El trabajo en los hospitales municipales Desde hace más de diez años funciona la red de Diabetes en los hospitales de la ciudad de Buenos Aires. La Dra. Enrico es referente del Hospital Bonorino Udaondo: “Nos reunimos una vez por mes. La coordinadora es la Dra. Alicia García, del Hospital Tornú. Ya hemos implementado muchas acciones a favor de la educación y la información. Este año hicimos una jornada, por iniciativa de la Legislatura porteña. A partir de esa propuesta, junto con la Dra. Carmen Mazza, pediatra jefa de la unidad Nutrición del Hospital Garraham, armamos una jornada de prevención e información sobre diabetes y obesidad en niños, jóvenes y adolescentes, que se desarrolló en la ex Casa Cuna, en el mes de junio”. Los hospitales de la ciudad de Buenos Aires proveen la insulina, los hipoglucemiantes orales clásicos, aspirinas y antihipertensivos.

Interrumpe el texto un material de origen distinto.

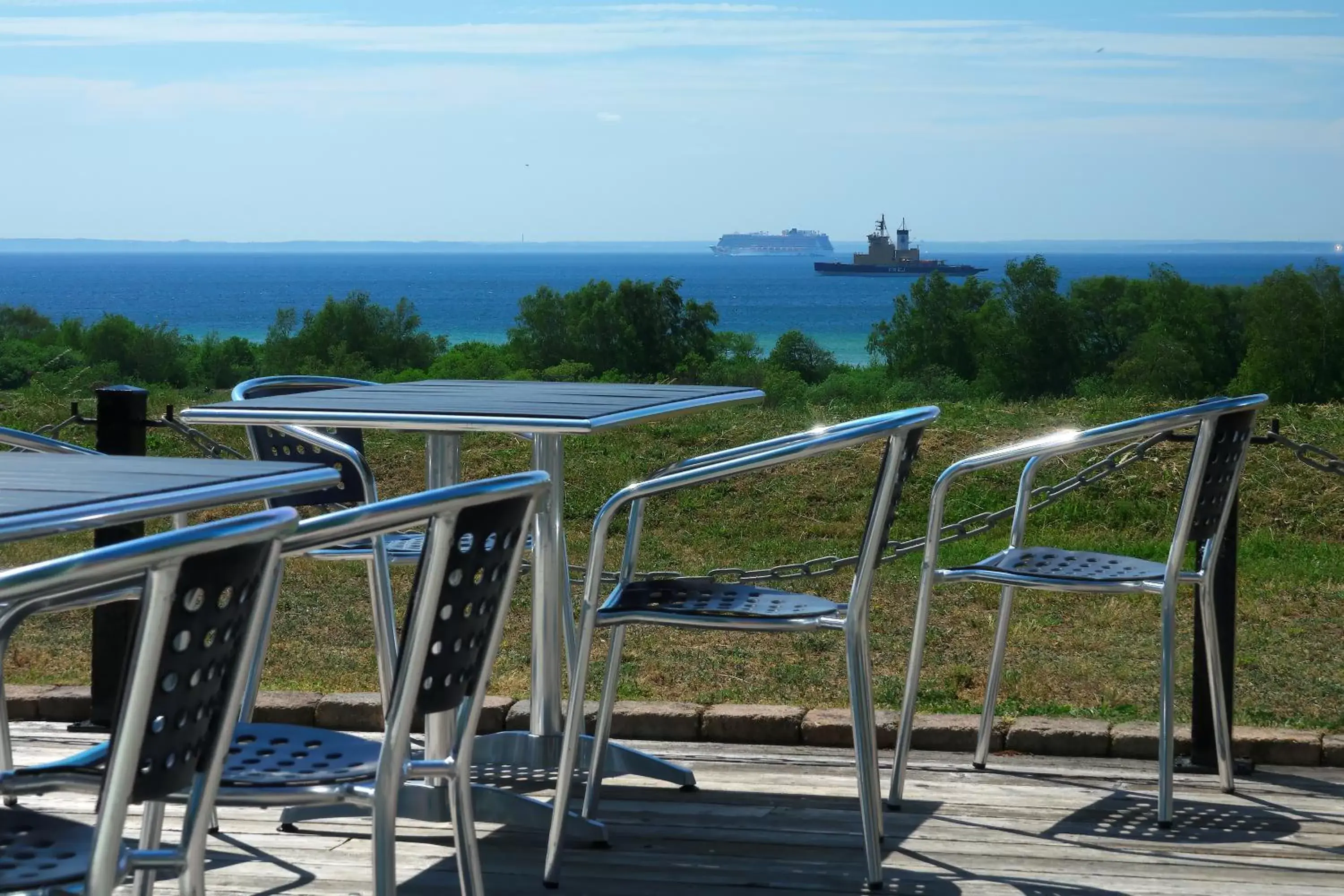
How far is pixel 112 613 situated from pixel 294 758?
7.62ft

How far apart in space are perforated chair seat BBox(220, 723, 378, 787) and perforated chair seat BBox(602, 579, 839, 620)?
861mm

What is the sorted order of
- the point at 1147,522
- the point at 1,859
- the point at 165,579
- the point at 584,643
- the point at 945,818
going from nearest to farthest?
the point at 165,579
the point at 1,859
the point at 584,643
the point at 945,818
the point at 1147,522

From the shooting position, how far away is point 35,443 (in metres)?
3.63

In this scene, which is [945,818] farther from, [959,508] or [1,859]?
[959,508]

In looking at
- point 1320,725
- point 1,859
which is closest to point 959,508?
point 1320,725

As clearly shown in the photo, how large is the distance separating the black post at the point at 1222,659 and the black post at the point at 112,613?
2.77 meters

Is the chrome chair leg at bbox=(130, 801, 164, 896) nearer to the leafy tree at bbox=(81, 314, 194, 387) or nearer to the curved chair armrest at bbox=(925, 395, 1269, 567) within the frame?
the curved chair armrest at bbox=(925, 395, 1269, 567)

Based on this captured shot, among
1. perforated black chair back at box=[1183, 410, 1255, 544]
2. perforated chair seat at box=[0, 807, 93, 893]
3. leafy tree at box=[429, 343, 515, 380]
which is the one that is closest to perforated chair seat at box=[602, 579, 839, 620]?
perforated black chair back at box=[1183, 410, 1255, 544]

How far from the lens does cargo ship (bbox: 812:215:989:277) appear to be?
143875mm

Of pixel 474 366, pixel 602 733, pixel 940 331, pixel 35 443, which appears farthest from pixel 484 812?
pixel 940 331

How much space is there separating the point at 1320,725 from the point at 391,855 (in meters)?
3.21

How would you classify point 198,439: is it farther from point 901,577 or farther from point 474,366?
point 474,366

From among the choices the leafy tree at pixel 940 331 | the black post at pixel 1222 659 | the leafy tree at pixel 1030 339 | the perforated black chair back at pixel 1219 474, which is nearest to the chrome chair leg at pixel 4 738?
the perforated black chair back at pixel 1219 474

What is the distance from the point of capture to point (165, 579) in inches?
63.7
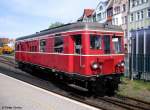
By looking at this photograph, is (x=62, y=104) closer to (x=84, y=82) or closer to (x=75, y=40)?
(x=84, y=82)

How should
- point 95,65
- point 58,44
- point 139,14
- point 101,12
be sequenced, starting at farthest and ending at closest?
1. point 101,12
2. point 139,14
3. point 58,44
4. point 95,65

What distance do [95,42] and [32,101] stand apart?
3.74 meters

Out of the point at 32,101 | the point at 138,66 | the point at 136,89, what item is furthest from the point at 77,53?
the point at 138,66

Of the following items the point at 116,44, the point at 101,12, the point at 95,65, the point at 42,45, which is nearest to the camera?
the point at 95,65

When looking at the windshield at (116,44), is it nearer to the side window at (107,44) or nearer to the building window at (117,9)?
the side window at (107,44)

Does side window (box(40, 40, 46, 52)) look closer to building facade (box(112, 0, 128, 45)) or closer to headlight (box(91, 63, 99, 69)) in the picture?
headlight (box(91, 63, 99, 69))

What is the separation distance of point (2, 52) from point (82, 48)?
146ft

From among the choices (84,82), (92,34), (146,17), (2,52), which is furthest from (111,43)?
(2,52)

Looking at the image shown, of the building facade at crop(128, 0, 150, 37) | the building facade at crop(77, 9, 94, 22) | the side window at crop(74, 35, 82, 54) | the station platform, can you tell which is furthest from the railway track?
the building facade at crop(77, 9, 94, 22)

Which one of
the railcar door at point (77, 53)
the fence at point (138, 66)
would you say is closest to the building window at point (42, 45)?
the railcar door at point (77, 53)

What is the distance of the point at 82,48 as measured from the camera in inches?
525

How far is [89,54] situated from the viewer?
517 inches

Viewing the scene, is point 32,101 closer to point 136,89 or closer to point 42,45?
point 136,89

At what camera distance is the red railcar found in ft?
43.3
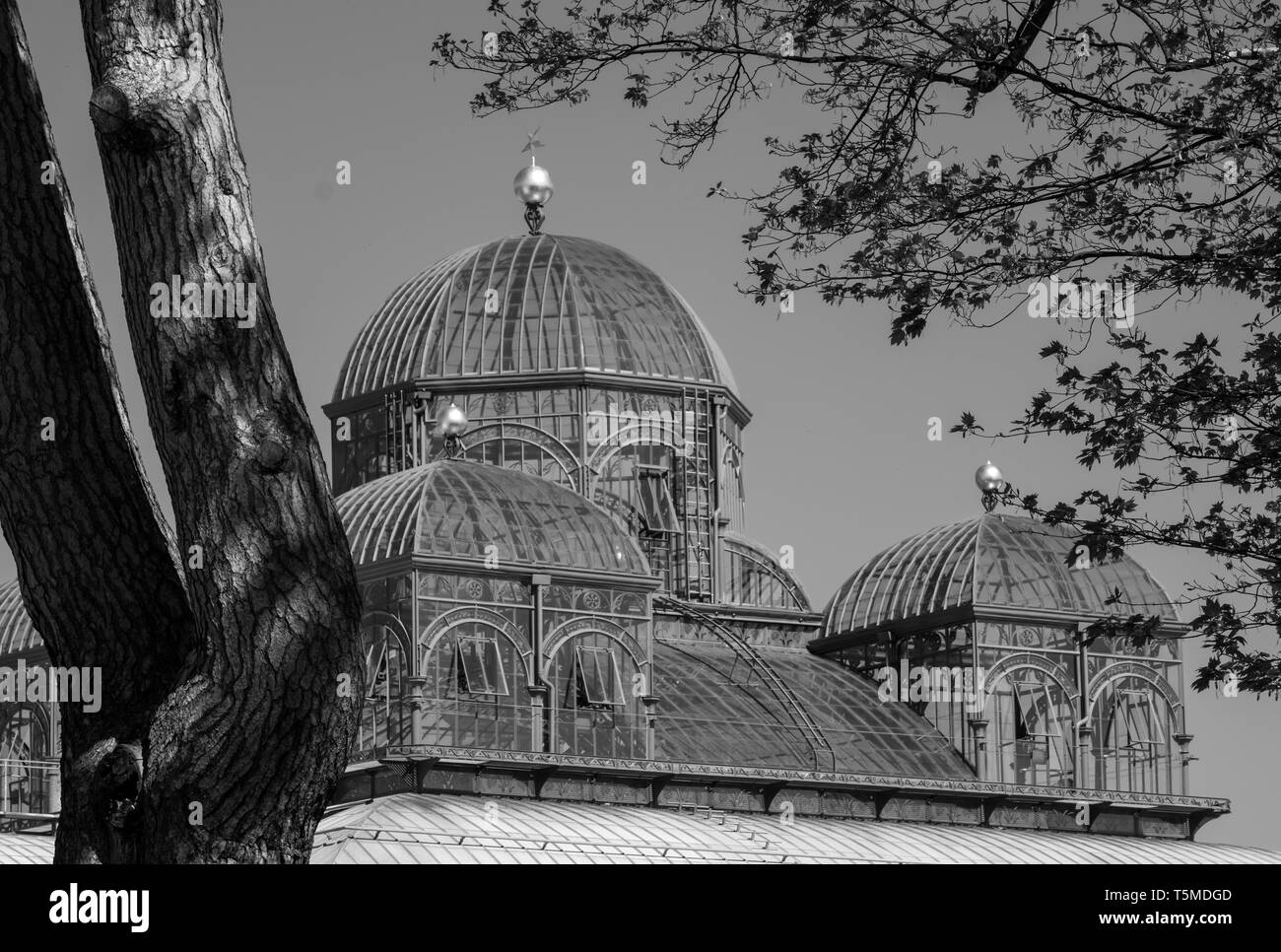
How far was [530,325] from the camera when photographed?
63.8 meters

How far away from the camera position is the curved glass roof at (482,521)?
1998 inches

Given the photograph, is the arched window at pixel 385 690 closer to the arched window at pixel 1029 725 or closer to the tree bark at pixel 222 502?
the arched window at pixel 1029 725

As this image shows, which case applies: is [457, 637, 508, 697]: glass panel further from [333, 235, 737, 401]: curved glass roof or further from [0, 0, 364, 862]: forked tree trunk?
[0, 0, 364, 862]: forked tree trunk

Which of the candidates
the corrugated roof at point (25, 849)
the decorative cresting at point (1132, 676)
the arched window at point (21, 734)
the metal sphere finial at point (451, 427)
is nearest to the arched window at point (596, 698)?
the metal sphere finial at point (451, 427)

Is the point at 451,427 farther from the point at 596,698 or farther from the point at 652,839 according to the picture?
the point at 652,839

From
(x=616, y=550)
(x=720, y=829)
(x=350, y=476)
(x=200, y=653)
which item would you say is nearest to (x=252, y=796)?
(x=200, y=653)

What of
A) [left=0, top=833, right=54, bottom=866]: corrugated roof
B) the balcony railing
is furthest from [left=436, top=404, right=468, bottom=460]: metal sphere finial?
[left=0, top=833, right=54, bottom=866]: corrugated roof

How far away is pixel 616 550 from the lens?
2087 inches

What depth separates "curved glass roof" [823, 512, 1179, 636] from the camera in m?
58.4

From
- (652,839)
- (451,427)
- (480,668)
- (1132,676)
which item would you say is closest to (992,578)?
(1132,676)

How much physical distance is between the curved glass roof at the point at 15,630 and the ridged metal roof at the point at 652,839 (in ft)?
50.3

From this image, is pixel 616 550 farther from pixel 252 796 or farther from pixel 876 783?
pixel 252 796

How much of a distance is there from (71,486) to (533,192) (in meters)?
52.4
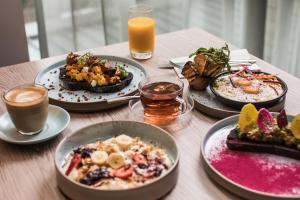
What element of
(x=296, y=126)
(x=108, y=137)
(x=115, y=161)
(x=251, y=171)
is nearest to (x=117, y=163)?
(x=115, y=161)

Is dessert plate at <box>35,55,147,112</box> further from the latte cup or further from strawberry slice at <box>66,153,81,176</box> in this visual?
strawberry slice at <box>66,153,81,176</box>

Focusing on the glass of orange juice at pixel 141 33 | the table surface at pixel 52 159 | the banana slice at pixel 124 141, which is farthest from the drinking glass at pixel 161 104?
the glass of orange juice at pixel 141 33

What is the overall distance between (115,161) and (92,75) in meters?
0.46

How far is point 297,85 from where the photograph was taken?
1405 millimetres

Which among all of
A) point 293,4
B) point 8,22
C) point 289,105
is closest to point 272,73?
point 289,105

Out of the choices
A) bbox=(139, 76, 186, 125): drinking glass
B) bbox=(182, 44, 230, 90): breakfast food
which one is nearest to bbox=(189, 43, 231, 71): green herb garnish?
bbox=(182, 44, 230, 90): breakfast food

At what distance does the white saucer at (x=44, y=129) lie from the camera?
1125 millimetres

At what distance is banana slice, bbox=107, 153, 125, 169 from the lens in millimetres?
955

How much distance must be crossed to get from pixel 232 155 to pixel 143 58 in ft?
2.24

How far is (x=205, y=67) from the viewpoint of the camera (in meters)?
1.32

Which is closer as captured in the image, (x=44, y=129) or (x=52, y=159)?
(x=52, y=159)

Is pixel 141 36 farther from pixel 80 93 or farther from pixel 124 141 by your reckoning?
pixel 124 141

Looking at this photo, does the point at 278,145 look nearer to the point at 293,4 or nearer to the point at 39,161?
the point at 39,161

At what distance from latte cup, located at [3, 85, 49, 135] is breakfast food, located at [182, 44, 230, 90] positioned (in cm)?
43
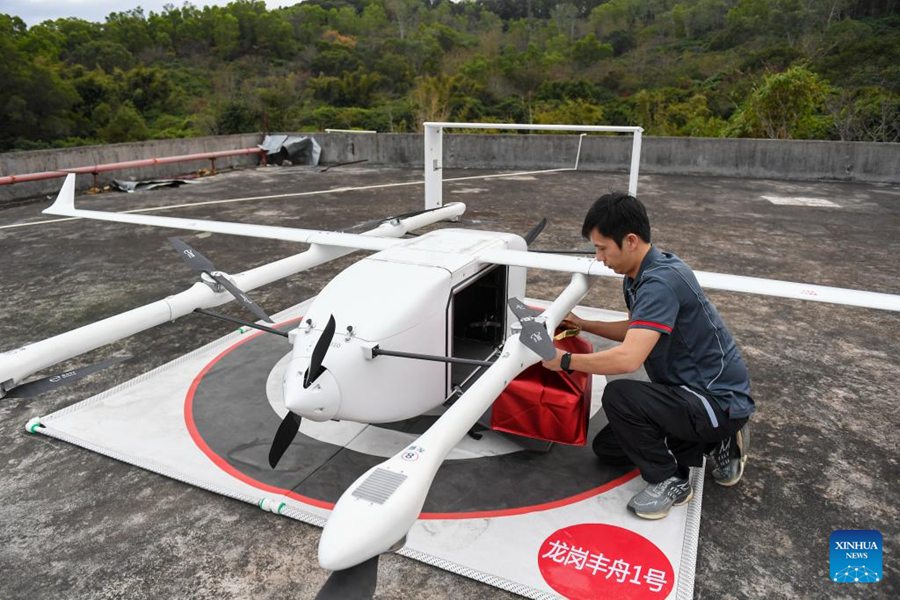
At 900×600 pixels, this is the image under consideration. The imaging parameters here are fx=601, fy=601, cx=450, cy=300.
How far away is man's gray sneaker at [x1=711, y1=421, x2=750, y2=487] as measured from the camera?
5.89 metres

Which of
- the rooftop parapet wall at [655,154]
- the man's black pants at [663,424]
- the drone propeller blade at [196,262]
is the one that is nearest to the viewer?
the man's black pants at [663,424]

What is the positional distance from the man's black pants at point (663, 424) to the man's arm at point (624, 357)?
0.55 metres

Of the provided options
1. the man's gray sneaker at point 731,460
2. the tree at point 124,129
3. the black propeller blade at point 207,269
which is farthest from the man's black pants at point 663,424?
the tree at point 124,129

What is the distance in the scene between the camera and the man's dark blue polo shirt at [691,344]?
17.1 ft

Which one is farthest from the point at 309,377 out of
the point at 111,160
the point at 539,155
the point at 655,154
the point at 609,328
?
the point at 655,154

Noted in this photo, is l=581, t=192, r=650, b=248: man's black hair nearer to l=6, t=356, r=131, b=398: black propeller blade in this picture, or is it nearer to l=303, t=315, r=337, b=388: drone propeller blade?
l=303, t=315, r=337, b=388: drone propeller blade

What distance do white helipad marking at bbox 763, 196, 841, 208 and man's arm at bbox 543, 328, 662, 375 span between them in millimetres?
17300

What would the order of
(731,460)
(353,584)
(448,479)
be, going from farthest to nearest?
(448,479), (731,460), (353,584)

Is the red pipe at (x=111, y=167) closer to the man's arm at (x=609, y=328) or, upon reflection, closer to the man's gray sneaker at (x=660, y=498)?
the man's arm at (x=609, y=328)

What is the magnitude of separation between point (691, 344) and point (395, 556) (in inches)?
125

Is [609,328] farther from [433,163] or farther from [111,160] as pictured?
[111,160]

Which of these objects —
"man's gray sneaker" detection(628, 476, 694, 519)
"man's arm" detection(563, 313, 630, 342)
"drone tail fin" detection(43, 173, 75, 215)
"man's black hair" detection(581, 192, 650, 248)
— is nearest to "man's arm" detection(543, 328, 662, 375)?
"man's black hair" detection(581, 192, 650, 248)

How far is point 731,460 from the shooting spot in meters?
5.96

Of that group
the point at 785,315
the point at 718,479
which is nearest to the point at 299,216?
the point at 785,315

Existe una propuesta para ampliar esta cobertura: “Se está trabajando para aumentar la llegada de las tiras reactivas que miden la glucemia, el paciente debería poder hacerlo en su domicilio, ya que es muy importante que conozca sus valores de glucemia en distintos momentos del día. Pero ocurre que estas tiras son bastante onerosas. En este momento, la ciudad las cubre solamente para niños y adolescentes con diabetes tipo 1 o mujeres gestantes. La idea es que otros pacientes puedan acceder a esta tecnología”.


Volver a:

MercedesJones y ElenaPerich

EnciclopediaRelacionalDinamica: MariaTeresaEnrico (última edición 2016-03-25 15:23:39 efectuada por MercedesJones)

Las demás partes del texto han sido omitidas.